DE POORTLOZE POORT EN ONTWAKEN

Een vaak terugkerende archetypische metafoor is die van de Poortloze Poort. Deze beeldspraak gaat als volgt: een reiziger komt aan bij een grote muur. Na veel zoeken ziet hij een deur, een poort in de muur. Wanneer hij deze poort opent en er doorheen stapt, bevindt hij zich in een wereld, een universum, dat verschilt van het universum waar hij vandaan komt. Maar hoe dan ook komt dit universum hem bekend voor. En toch is het op de één of andere manier helemaal anders. 

Wanneer de reiziger zich omdraait om terug te gaan naar de plek waar hij vandaan kwam, ziet hij dat er niet alleen geen poort is, maar er is ook geen muur. 

Niet alleen is er geen weg terug, hij stelt tot zijn verbazing vast dat hij nergens vandaan kwam. 

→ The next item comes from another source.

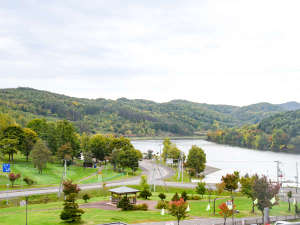 剣淵温泉レークサイド桜岡 :*景観/緑に囲まれた自然いっぱいの空間。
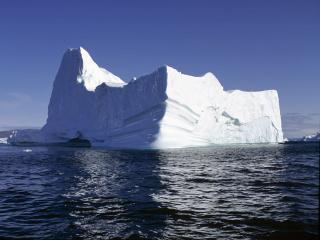обои для рабочего стола: Айсберг на фоне голубого неба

Hetzelfde doet zich voor bij ontwaken, bij verlichting, bij wakker worden. Er is geen muur, geen scheiding tussen ‘hier’ en ‘daar’. Er is wel een soort voorbij gaan, maar dat voorbij is niets anders dan het hier en nu. 

Dit is het eigenaardige verhaal van de Poortloze Poort, maar wanneer je iets dieper kijkt, vooral een beschrijving van het ‘ik’, dat al even illusoir is als de Poortloze Poort.

Dit rare verhaal hoort niet tot verbijstering te leiden. Het is vooral de aard van het ‘ik’ dat ons aan het denken moet zetten.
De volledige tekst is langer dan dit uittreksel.